Fats which can’t be synthesized by the body and which need to be obtained through diet are termed as essential fatty acids. They’re long chain polyunsaturated fatty acids, categorized into two families: Omega-3 and Omega-6 fatty acids.
Omega-3 and Omega-6 fatty acids are also known as n-3 and n-6 fatty acids. The counting of the carbon atoms starts from the methyl end of the fatty acids. In Omega-3 and Omega-6 fatty acids, the first double bond is positioned in third and sixth positions respectively.
Essential fatty acids play some crucial functions in our body such as:
- Manufacture and repair of cell membranes
- Production of prostaglandins, which in turn regulate heart rate, blood pressure, maintenance of fertility and conception etc..
- Encouraging the body to fight against infections
- Maintenance of proper development in children
Sources of Omega-3 Fatty Acids
There are three nutritionally significant omega-3 fatty acids that are extracted from other sources.
- Alpha Linolenic Acid (ALA) obtained from plants
- Eicosapentaenoic acid (EPA)
- Docosahexaenoic acid (DHA)
From the three, the later two are found in animals. ALA afterwards gets summoned to EPA and DHA. Recommended dietary intake of omega-3 fatty acids is indicated to function as 1 – 2 g each day.
Plants sources of ALA
- Flaxseeds – They are Called alsi in Hindi, Aviselu in Telugu, and Agasi in Kannada. The oil extracted from these seeds is the richest source of ALA.
- Raps – The title canola stems from Canadian oil and is extracted from the seeds of a genetically engineered plant developed in Canada from the Raps plant. The Rapeseed plant belongs to the mustard family. This is a less costly alternative for ALA.
- Soy beans – The oil extracted from these seeds also comprises ALA but at a lesser concentration when compared to omega-6 fatty acids.
- Perilla – This is an annual herb that belongs to the mint family.
- Chia – it’s a flowering plant native to southern and central Mexico and belongs to the mint family. Its seeds are used for extraction of oils. These seeds may also be obtained raw. The sprouts of those seeds are extremely nutritious and taken as salads together with sandwiches. Soaked chia seeds may be utilised in porridges and puddings.
- Hanf – Hemp is a common name used for Cannabis plant. These seeds may be consumed raw as sprouts or could be transformed into milk like soy milk.
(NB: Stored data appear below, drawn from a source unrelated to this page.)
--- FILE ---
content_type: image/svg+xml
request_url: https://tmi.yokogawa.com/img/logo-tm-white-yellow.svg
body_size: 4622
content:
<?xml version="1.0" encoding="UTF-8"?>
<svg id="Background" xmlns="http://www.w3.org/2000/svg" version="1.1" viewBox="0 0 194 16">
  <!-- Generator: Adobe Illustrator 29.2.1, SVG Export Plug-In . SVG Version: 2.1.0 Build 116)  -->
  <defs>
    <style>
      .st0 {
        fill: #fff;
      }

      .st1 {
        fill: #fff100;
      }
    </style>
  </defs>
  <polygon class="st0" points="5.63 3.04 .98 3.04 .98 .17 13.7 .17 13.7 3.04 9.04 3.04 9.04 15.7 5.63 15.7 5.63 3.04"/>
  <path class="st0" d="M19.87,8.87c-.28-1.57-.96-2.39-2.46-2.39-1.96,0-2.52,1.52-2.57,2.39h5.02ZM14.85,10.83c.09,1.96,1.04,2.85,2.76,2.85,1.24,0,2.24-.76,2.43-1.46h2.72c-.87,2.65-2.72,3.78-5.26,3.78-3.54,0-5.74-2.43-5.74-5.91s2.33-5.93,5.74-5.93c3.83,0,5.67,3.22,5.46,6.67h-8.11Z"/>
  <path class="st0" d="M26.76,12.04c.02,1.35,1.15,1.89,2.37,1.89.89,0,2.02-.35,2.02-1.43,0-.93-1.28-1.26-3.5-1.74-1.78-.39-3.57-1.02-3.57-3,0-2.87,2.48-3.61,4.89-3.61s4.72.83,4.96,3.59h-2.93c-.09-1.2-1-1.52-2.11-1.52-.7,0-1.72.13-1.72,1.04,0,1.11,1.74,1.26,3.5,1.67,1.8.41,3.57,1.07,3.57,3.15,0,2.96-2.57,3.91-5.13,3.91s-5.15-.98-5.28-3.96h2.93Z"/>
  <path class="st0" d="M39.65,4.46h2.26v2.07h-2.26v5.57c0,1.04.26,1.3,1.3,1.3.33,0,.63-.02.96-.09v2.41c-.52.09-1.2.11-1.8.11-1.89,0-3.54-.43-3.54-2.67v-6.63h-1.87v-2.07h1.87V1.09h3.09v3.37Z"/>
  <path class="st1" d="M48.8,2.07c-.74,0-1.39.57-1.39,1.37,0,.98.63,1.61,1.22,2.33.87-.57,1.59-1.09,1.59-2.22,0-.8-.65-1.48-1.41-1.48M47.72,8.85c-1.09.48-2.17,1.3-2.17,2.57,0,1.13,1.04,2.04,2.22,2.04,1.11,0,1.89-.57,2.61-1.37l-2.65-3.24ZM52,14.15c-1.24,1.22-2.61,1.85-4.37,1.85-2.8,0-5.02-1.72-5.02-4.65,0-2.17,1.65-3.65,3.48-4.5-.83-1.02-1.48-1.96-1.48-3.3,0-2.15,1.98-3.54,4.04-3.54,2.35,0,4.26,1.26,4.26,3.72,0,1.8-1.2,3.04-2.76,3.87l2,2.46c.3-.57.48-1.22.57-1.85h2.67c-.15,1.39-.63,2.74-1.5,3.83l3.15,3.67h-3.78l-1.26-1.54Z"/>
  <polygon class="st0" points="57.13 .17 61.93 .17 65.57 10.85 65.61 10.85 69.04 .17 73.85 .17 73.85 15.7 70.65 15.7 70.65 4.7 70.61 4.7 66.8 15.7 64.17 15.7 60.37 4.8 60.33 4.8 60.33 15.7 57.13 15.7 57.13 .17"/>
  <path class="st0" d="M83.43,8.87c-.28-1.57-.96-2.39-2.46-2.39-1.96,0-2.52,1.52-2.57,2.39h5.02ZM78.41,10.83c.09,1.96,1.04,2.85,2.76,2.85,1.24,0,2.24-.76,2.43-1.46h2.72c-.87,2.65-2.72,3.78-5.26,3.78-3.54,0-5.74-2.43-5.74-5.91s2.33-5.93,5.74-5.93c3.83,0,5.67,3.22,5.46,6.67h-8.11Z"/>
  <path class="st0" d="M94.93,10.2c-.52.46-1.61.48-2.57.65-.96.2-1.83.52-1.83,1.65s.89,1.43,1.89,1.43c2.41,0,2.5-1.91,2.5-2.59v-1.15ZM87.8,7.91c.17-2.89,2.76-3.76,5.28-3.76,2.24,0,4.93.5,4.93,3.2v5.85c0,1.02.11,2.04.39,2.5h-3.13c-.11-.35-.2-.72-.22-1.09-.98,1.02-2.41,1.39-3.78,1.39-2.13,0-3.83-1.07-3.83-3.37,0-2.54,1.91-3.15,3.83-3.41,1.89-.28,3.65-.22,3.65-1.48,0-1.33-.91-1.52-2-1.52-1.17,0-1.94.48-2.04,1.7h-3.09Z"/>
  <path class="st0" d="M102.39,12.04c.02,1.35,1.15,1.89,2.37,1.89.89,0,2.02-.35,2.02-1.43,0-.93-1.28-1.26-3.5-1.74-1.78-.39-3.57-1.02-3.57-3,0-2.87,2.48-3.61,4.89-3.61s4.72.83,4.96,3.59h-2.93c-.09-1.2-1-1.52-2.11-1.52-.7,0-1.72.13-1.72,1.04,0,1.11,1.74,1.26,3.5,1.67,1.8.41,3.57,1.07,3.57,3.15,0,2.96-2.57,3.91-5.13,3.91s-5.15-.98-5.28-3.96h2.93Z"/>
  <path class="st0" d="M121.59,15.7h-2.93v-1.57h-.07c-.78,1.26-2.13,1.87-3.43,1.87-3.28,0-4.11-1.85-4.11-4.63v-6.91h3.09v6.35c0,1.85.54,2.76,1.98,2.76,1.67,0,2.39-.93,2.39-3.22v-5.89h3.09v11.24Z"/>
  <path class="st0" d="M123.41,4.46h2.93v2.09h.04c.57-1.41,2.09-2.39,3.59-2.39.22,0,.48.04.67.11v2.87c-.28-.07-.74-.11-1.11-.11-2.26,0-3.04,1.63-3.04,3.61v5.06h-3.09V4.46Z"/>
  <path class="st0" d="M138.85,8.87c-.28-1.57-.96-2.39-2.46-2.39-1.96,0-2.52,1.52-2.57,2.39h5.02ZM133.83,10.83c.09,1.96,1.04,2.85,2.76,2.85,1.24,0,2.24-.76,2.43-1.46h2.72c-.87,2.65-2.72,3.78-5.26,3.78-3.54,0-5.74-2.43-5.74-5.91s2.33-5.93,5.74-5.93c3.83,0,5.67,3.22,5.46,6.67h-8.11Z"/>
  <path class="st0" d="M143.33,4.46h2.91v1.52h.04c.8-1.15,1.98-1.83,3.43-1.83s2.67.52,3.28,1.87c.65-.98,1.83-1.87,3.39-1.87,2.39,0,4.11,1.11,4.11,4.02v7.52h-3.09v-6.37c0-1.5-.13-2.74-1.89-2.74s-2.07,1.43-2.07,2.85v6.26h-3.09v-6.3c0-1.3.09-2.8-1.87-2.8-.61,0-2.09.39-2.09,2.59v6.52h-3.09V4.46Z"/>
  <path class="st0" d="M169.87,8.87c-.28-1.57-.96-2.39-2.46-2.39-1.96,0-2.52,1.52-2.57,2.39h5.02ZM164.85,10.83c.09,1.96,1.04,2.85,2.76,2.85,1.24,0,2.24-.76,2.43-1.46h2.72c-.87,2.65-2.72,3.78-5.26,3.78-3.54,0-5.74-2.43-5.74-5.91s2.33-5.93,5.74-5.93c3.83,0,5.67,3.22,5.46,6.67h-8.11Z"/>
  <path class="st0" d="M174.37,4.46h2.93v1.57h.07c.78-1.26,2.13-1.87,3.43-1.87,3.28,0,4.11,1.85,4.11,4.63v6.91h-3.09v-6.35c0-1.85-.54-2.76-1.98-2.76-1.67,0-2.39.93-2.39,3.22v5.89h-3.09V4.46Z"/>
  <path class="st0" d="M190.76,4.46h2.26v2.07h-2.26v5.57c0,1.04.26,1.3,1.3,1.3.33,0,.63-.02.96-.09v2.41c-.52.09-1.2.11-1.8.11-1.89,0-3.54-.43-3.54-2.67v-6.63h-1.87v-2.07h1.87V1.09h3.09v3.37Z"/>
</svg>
This may be used to prepare hemp tofu or a non dairy ice-cream.
- Walnuts – They are directly absorbed as they are rich supply of omega-3 fatty acids. Walnuts are high in calories too. So moderation in consumption is recommended.
Animal sources of ALA
- Few varieties of cold water fish are found to be rich in ALA.. They’re Salmon, sardines, herring, mackerel etc.. So the fish oils extracted from such sources can form a significant part of our diet.
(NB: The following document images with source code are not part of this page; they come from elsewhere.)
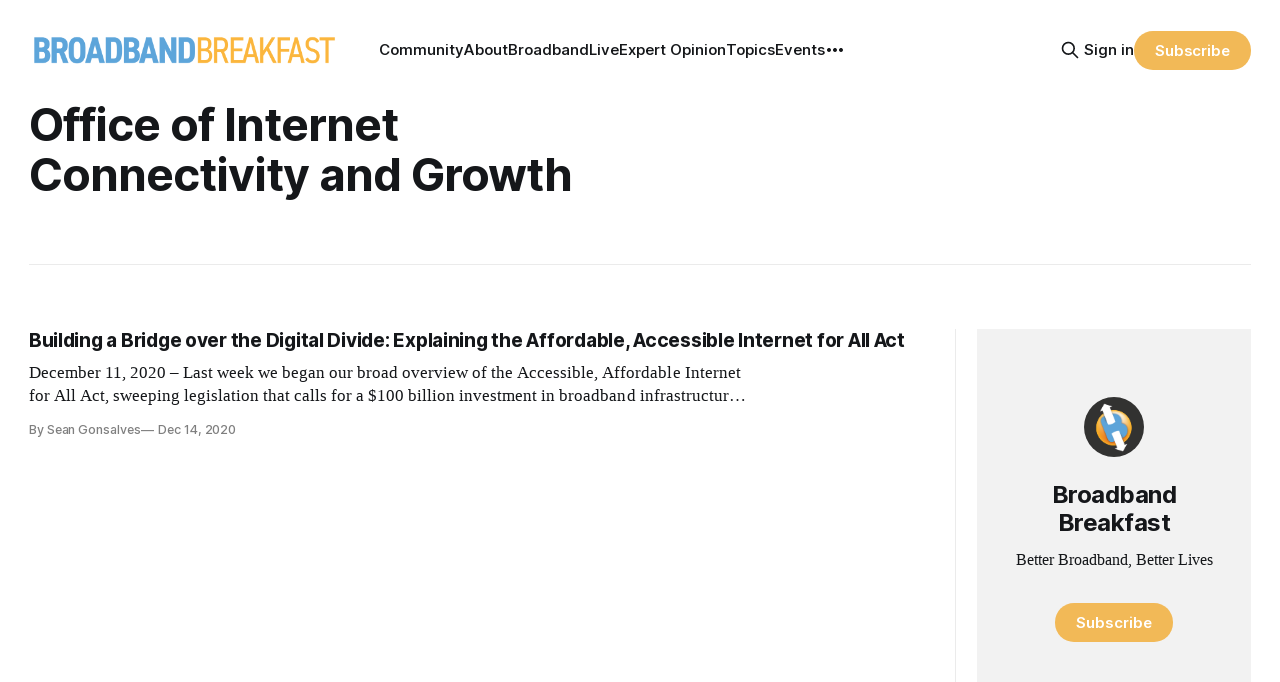

--- FILE ---
content_type: text/html; charset=utf-8
request_url: https://www.google.com/recaptcha/api2/aframe
body_size: 268
content:
<!DOCTYPE HTML><html><head><meta http-equiv="content-type" content="text/html; charset=UTF-8"></head><body><script nonce="3Y407wVzP1EaFYND6qk-TQ">/** Anti-fraud and anti-abuse applications only. See google.com/recaptcha */ try{var clients={'sodar':'https://pagead2.googlesyndication.com/pagead/sodar?'};window.addEventListener("message",function(a){try{if(a.source===window.parent){var b=JSON.parse(a.data);var c=clients[b['id']];if(c){var d=document.createElement('img');d.src=c+b['params']+'&rc='+(localStorage.getItem("rc::a")?sessionStorage.getItem("rc::b"):"");window.document.body.appendChild(d);sessionStorage.setItem("rc::e",parseInt(sessionStorage.getItem("rc::e")||0)+1);localStorage.setItem("rc::h",'1768601779688');}}}catch(b){}});window.parent.postMessage("_grecaptcha_ready", "*");}catch(b){}</script></body></html>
- The thylakoid membranes of green plants with broad leaves have a higher proportion of ALA.. Hence animals that consume these plants are also a fantastic source of ALA..
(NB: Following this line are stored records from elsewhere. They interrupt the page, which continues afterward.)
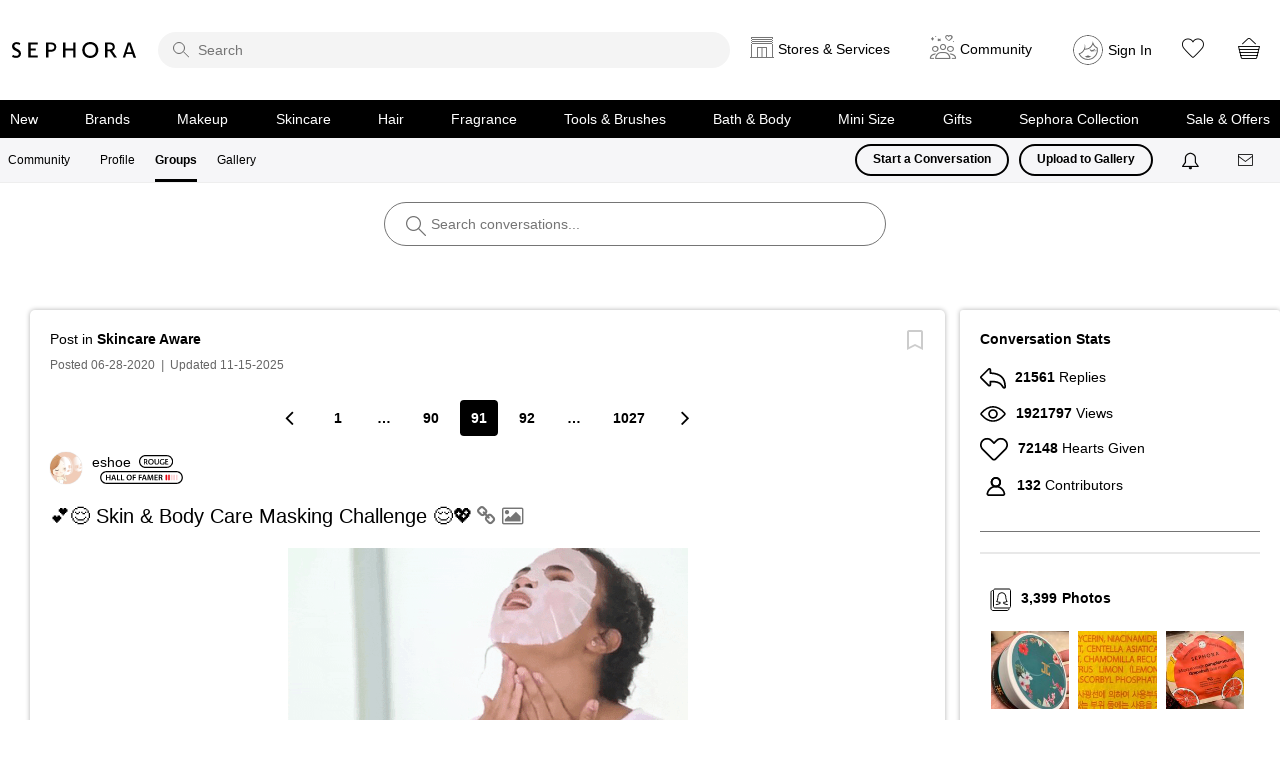

--- FILE ---
content_type: image/svg+xml
request_url: https://community.sephora.com/html/@44441AA88B6B17CCE2C322161CAA776D/rank_icons/hall_of_famer_2.svg
body_size: 1271
content:
<?xml version="1.0" encoding="UTF-8"?>
<svg id="Layer_1" data-name="Layer 1" xmlns="http://www.w3.org/2000/svg" viewBox="0 0 127.3 20">
  <path d="M117.3,0H10C4.5,0,0,4.5,0,10s4.5,10,10,10H117.3c5.5,0,10-4.5,10-10S122.89999,0,117.3,0Zm0,18.1H10c-4.5,0-8.1-3.6-8.1-8.1S5.5,1.9,10,1.9H117.3c4.5,0,8.10001,3.6,8.10001,8.1s-3.60001,8.1-8.10001,8.1Z"/>
  <g>
    <path d="M10.71104,5.72154v3.44824h3.64062v-3.44824h1.57031V14.32994h-1.57031v-3.79297h-3.64062v3.79297h-1.57031V5.72154h1.57031Z"/>
    <path d="M19.44834,11.89049l-.74023,2.43945h-1.62207l2.75879-8.6084h2.00488l2.79688,8.6084h-1.68555l-.7793-2.43945h-2.7334Zm2.46484-1.1875l-.67676-2.12012c-.16602-.52441-.30664-1.11133-.43359-1.60938h-.02637c-.12695,.49805-.25488,1.09766-.4082,1.60938l-.66406,2.12012h2.20898Z"/>
    <path d="M25.84873,5.72154h1.57031v7.29297h3.53809v1.31543h-5.1084V5.72154Z"/>
    <path d="M32.14561,5.72154h1.57129v7.29297h3.53809v1.31543h-5.10938V5.72154Z"/>
    <path d="M48.72569,9.93638c0,2.88672-1.75,4.53418-4.12598,4.53418-2.42676,0-3.95898-1.85156-3.95898-4.38086,0-2.64355,1.66016-4.50879,4.08691-4.50879,2.51562,0,3.99805,1.90332,3.99805,4.35547Zm-6.4248,.12793c0,1.75,.88184,3.1416,2.38867,3.1416,1.51953,0,2.375-1.4043,2.375-3.20605,0-1.62207-.80469-3.1543-2.375-3.1543-1.55859,0-2.38867,1.44336-2.38867,3.21875Z"/>
    <path d="M50.08018,5.72154h4.96875v1.29004h-3.39746v2.37598h3.16699v1.28906h-3.16699v3.65332h-1.57129V5.72154Z"/>
    <path d="M59.22569,5.72154h4.96875v1.29004h-3.39746v2.37598h3.16699v1.28906h-3.16699v3.65332h-1.57129V5.72154Z"/>
    <path d="M66.53233,11.89049l-.74023,2.43945h-1.62207l2.75879-8.6084h2.00488l2.79688,8.6084h-1.68555l-.7793-2.43945h-2.7334Zm2.46484-1.1875l-.67676-2.12012c-.16602-.52441-.30664-1.11133-.43359-1.60938h-.02637c-.12695,.49805-.25488,1.09766-.4082,1.60938l-.66406,2.12012h2.20898Z"/>
    <path d="M80.16123,10.81724c-.05177-1.11133-.11523-2.45215-.10254-3.61426h-.03809c-.28125,1.04785-.63867,2.20996-1.02148,3.29492l-1.25195,3.72949h-1.21289l-1.14941-3.67773c-.33301-1.09863-.63867-2.27344-.86914-3.34668h-.02539c-.03809,1.12402-.08887,2.49023-.15332,3.66602l-.19141,3.46094h-1.46875l.57422-8.6084h2.06934l1.12402,3.46094c.30664,1.00879,.5752,2.03125,.79199,2.98926h.03809c.22949-.93262,.52344-1.99316,.85547-3.00195l1.18848-3.44824h2.04297l.49804,8.6084h-1.53222l-.16602-3.5127Z"/>
    <path d="M88.27256,10.5106h-3.24414v2.5293h3.62695v1.29004h-5.19727V5.72154h5.00586v1.29004h-3.43555v2.22266h3.24414v1.27637Z"/>
    <path d="M90.03721,5.83677c.58691-.10254,1.46875-.17871,2.375-.17871,1.23926,0,2.08203,.2041,2.65625,.68945,.47266,.39551,.74121,.99609,.74121,1.72363,0,1.11133-.75391,1.86523-1.55859,2.15918v.03809c.61328,.22949,.98339,.83008,1.20117,1.66016,.26758,1.07324,.49805,2.06934,.67676,2.40137h-1.62207c-.12793-.25586-.33203-.95801-.5752-2.03027-.24219-1.125-.65137-1.48242-1.54492-1.50781h-.79199v3.53809h-1.55762V5.83677Zm1.55762,3.80566h.93262c1.05957,0,1.72363-.56152,1.72363-1.41797,0-.94434-.66406-1.37891-1.68555-1.37891-.49805,0-.81738,.03809-.9707,.07617v2.7207Z"/>
  </g>
  <rect x="100.58943" y="5.57709" width="2.53775" height="8.81886" rx="1.13386" ry="1.13386" fill="#e7040f"/>
  <rect x="104.58943" y="5.57709" width="2.53775" height="8.81886" rx="1.13386" ry="1.13386" fill="#e7040f"/>
  <rect x="108.58943" y="5.57709" width="2.53775" height="8.81886" rx="1.13386" ry="1.13386" fill="#e7040f" opacity=".18"/>
  <rect x="112.58943" y="5.57709" width="2.53775" height="8.81886" rx="1.13386" ry="1.13386" fill="#e7040f" opacity=".18"/>
  <rect x="116.58943" y="5.57709" width="2.53775" height="8.81886" rx="1.13386" ry="1.13386" fill="#e7040f" opacity=".18"/>
</svg>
Sources of Omega-6 Fatty Acids
Nutritionally important omega-6 fatty acids are Linoleic acid and Arachidonic acid. They’re also called polyunsaturated fatty acids or PUFAs. The Linoleic acid becomes converted into gamma-linolenic acid (GLA) in our body. They act as precursors for prostaglandins and are vital for healthy brain function.
A Lot of vegetable oils have been found to be abundant in omega-6 fatty acids and few of these are:
- Baumwolle Samenöl
- Färberdisteln Öl
- Borretsch Öl
- Mais Öl
- Olive Öl
Note: Although these oils are rich in essential fatty acids it is suggested to prevent the ingestion of refined and hydrogenated versions of these oils as they are injurious to health.
- Other poultry products such as chicken.
Selection Criteria for Intake of Fats
- Avoid saturated fats as far as possible
- Choice of an apt polyunsaturated fat is a wise choice to be taken
- Try to take foods full of omega-3 fatty acids such as whole-grains, fresh vegetables and fruits.
- Non-vegetarians can supplement their diet with fish.
- Try to decrease the intake of processed and fast foods.